## PASSAGE SHOWN
------------------------------
Richard Hopkinson & Co Solicitors 

Nottingham

 

 

For the Respondent:                                 Ms R Wedderspoon of Counsel

          Instructed by:-.

        Ms B Mehon

 

 

DECISION

 

The unanimous decision of the tribunal is that the complaints of unfair dismissal and breach of contract succeed. The remedy hearing will take place on 11 March 2002. The Respondent is Ordered to pay the Applicant’s costs subject to a detailed assessment by a district judge in default of agreement.

 

EXTENDED REASONS

 

1.   This is a complaint by Mrs Farnsworth that she was unfairly and wrongfully

dismissed from her employment as the manager of the llkeston Adult Education

Centre on the 21st July 2000. At the end of the Respondent’s case, we indicated

to Ms Jones who appears for Mrs Farnsworth, that we did not need to trouble Mrs

Farnsworth to give evidence to us. It is not normal for an employment tribunal to

inform a respondent employer at the conclusion of their evidence that their case

was in such disarray that there was in effect nothing which required a response

from the Applicant. But this case bears few of the hallmarks of the ordinary. We

have heard evidence from two witnesses for the Respondent; Mr Adrian Farrar,

the principle personnel officer in the Education Department and Mr Donald Peace

Rae, the Assistant Chief Education Officer, Life Long Learning. But we have not

heard evidence from two witnesses who plainly should have been called and about

whom we will deal in greater detail in this decision.

 

2. The Respondent admits the dismissal and gives as the reason that Mrs

Farnsworth was guilty of gross misconduct, namely that she victimised, harassed

and bullied a number of her colleagues throughout a two year period between

September 1997 and October 1999. The Respondent has been represented by

Miss Wedderspoon.

 

3. It is only right that we should pay fulsome tribute in this decision to Ms

Jones, whose painstaking and exemplary cross-examination of the Respondent’s

witnesses has remedied a gross injustice.

 

4. The law needs to be spelled out only in this level of detail.
------------------------------
## GIVEN DATA

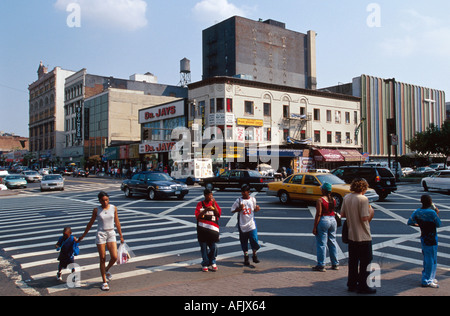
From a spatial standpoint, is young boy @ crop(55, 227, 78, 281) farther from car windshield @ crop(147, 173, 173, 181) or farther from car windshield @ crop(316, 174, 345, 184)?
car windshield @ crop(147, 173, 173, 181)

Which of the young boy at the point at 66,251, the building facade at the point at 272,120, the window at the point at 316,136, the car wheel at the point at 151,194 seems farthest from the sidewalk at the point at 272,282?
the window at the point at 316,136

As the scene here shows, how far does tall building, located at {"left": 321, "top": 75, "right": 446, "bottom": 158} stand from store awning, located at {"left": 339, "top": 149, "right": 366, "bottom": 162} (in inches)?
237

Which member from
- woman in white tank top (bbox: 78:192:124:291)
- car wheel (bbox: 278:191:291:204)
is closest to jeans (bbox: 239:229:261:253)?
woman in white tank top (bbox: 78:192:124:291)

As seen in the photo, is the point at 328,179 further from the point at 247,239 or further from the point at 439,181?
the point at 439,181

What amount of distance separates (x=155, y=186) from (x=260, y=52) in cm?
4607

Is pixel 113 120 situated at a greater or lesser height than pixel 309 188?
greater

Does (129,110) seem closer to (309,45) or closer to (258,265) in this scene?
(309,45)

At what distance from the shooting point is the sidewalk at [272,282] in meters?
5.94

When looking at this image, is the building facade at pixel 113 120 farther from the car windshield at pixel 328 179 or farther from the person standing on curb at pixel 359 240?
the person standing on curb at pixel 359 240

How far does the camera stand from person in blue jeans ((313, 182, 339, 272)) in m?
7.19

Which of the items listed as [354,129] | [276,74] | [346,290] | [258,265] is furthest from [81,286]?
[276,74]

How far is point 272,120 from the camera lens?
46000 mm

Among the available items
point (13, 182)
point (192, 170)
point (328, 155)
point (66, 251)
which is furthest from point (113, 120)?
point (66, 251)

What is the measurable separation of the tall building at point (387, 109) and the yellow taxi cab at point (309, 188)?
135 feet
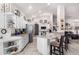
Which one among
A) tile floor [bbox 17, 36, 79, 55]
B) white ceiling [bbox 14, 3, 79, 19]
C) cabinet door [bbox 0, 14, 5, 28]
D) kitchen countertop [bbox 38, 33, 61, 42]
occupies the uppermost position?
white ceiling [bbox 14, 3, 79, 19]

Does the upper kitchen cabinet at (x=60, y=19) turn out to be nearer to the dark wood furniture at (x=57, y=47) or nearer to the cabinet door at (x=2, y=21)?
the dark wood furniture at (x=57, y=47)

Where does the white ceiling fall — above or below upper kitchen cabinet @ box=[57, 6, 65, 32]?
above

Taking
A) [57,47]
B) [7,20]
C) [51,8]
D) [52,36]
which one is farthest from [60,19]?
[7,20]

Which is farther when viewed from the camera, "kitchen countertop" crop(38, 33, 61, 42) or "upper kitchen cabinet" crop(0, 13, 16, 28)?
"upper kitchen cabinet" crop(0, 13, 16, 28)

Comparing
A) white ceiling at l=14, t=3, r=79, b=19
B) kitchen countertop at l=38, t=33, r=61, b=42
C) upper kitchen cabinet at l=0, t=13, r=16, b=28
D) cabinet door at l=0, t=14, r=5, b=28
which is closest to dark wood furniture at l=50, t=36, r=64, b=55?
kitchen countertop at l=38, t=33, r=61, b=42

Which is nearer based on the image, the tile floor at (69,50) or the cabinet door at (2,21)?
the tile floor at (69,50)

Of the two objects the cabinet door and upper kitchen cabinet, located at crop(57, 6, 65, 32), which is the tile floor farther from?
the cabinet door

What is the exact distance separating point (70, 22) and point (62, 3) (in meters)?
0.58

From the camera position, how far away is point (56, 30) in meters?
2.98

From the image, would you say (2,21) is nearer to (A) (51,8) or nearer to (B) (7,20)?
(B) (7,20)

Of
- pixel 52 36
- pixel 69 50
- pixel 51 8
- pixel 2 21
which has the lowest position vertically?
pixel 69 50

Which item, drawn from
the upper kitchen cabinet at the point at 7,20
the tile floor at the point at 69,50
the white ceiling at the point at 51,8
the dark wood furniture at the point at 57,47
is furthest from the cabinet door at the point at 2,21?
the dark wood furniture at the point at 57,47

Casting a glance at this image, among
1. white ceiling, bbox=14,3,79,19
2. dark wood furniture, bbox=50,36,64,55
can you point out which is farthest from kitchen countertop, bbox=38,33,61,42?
------------------------------
## EXERCISE
Answer these three questions using the tribunal decision.
1. On what date will the remedy hearing take place?
2. On what date was Mrs Farnsworth dismissed?
3. Between which months and years is she said to have victimised, harassed and bullied colleagues?

## TASK RESULT
1. 11 March 2002
2. 21st July 2000
3. Between September 1997 and October 1999